> **Texte fourni**:
_ _ _ _ _

Une naissance mérite plus qu’une annonce
le faire-part pensé pour raconter une famille
Ça peut paraître logique dit comme ça, mais une naissance n’est jamais un simple événement : c’est un basculement. Une famille qui se redessine. Un quotidien qui change de rythme. Une maison qui s’habite autrement.
Et pourtant, on demande souvent au faire-part de naissance de résumer tout cela en quelques lignes : un prénom, une date, et accessoirement un poids et une taille.
C’est dommage, non ?
Le faire-part est la première trace d’une nouvelle histoire. Bien plus qu’annoncer l’arrivée d’un enfant, il raconte aussi quelque chose de la famille qui l’accueille : ses valeurs, ses liens et surtout sa manière d’habiter le monde. Bref, son identité en tant que tribu.
Ça peut passer par un prénom écrit à la main, une illustration un peu sauvage, le dessin d’un foyer, un animal ou encore un symbole. Rien de spectaculaire mais pourtant tout est là. C’est une façon personnelle de déclarer à ses proches, sa famille et ses ami·es : voilà ce qui est en train de naître, au-delà même de l’enfant.
Dessiner un monde plutôt que le raconter
Raconter une histoire ne passe pas toujours par les mots, parfois l’image suffit pour dire tout ce qui se joue. En évoquant un univers plutôt qu’en expliquant un fait, l’illustration ouvre une nouvelle dimension de lecture : elle laisse de la place à l’interprétation, à l’imaginaire mais surtout à l’émotion.
C’est pour cette raison que j’aime particulièrement dessiner des maisons ou des animaux pour les faire-part de naissance. Non pas pour illustrer un décor commun, mais pour dessiner un monde propre à chacun. Dessiner une maison, ce n’est pas représenter un lieu précis, c’est dessiner un refuge. Un endroit où une histoire commence — ou se poursuit autrement.

_ _ _ _ _

[Données recueillies]
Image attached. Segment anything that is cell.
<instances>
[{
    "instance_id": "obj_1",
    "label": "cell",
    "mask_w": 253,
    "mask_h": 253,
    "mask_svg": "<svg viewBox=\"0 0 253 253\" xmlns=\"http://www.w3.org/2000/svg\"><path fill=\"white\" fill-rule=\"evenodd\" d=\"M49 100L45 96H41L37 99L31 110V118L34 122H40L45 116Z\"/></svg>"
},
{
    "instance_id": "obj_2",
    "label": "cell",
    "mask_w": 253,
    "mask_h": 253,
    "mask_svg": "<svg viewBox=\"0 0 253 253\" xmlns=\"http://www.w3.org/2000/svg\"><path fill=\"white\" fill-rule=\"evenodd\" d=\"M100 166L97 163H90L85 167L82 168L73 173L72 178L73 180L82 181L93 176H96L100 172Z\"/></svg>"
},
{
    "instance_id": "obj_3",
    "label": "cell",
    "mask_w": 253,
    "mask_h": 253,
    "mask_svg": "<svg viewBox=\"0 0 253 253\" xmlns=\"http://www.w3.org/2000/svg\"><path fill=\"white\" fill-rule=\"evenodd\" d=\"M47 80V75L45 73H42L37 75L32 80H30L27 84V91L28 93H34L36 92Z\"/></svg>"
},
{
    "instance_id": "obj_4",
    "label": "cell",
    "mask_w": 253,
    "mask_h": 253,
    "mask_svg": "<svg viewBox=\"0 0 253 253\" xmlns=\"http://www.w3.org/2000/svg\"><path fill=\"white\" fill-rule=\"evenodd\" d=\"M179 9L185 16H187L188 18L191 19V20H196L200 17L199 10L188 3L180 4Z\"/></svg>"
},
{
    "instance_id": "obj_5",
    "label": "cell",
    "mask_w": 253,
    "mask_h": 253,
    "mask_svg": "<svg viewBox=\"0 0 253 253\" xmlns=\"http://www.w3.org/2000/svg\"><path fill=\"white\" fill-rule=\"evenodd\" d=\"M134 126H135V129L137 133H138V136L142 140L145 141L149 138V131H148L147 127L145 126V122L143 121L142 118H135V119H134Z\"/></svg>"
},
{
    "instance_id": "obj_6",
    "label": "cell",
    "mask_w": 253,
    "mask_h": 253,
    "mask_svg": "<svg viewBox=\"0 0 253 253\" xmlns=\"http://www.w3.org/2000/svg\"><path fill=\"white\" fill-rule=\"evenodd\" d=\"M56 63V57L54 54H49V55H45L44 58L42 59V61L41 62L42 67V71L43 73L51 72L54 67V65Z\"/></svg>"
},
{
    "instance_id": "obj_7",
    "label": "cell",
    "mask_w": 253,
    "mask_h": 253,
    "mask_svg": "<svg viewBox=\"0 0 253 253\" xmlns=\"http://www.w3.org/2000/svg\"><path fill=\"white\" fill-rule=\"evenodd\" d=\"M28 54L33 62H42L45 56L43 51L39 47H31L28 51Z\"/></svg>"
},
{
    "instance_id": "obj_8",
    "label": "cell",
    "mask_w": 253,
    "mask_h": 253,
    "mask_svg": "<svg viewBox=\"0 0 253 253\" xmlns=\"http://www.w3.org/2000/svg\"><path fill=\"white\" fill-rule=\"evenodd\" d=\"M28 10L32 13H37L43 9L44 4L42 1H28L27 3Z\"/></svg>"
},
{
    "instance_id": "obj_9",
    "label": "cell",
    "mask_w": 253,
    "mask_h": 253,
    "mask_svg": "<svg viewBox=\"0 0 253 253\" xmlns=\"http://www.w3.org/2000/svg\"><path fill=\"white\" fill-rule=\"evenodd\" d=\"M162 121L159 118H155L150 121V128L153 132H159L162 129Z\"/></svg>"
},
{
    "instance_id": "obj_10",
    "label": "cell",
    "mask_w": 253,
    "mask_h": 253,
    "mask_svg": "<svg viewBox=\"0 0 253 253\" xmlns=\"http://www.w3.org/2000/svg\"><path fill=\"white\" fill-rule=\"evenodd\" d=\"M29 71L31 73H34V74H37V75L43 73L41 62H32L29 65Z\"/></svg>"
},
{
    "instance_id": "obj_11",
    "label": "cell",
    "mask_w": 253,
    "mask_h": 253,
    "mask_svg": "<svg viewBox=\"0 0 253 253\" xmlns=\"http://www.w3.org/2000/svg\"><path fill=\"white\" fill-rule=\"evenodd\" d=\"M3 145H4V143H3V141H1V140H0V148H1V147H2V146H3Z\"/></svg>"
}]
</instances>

_ _ _ _ _

Répondez à ces questions sur le texte consacré au faire-part de naissance :
1. Quels renseignements demande-t-on souvent au faire-part de résumer en quelques lignes ?
2. Quels moyens le texte cite-t-il pour raconter quelque chose de la famille qui accueille l'enfant ?
3. Selon le texte, que dessine-t-on quand on dessine une maison ?

> **Réponse**:
1. Un prénom, une date et, accessoirement, un poids et une taille.
2. Un prénom écrit à la main, une illustration un peu sauvage, le dessin d'un foyer, un animal ou encore un symbole.
3. Un refuge.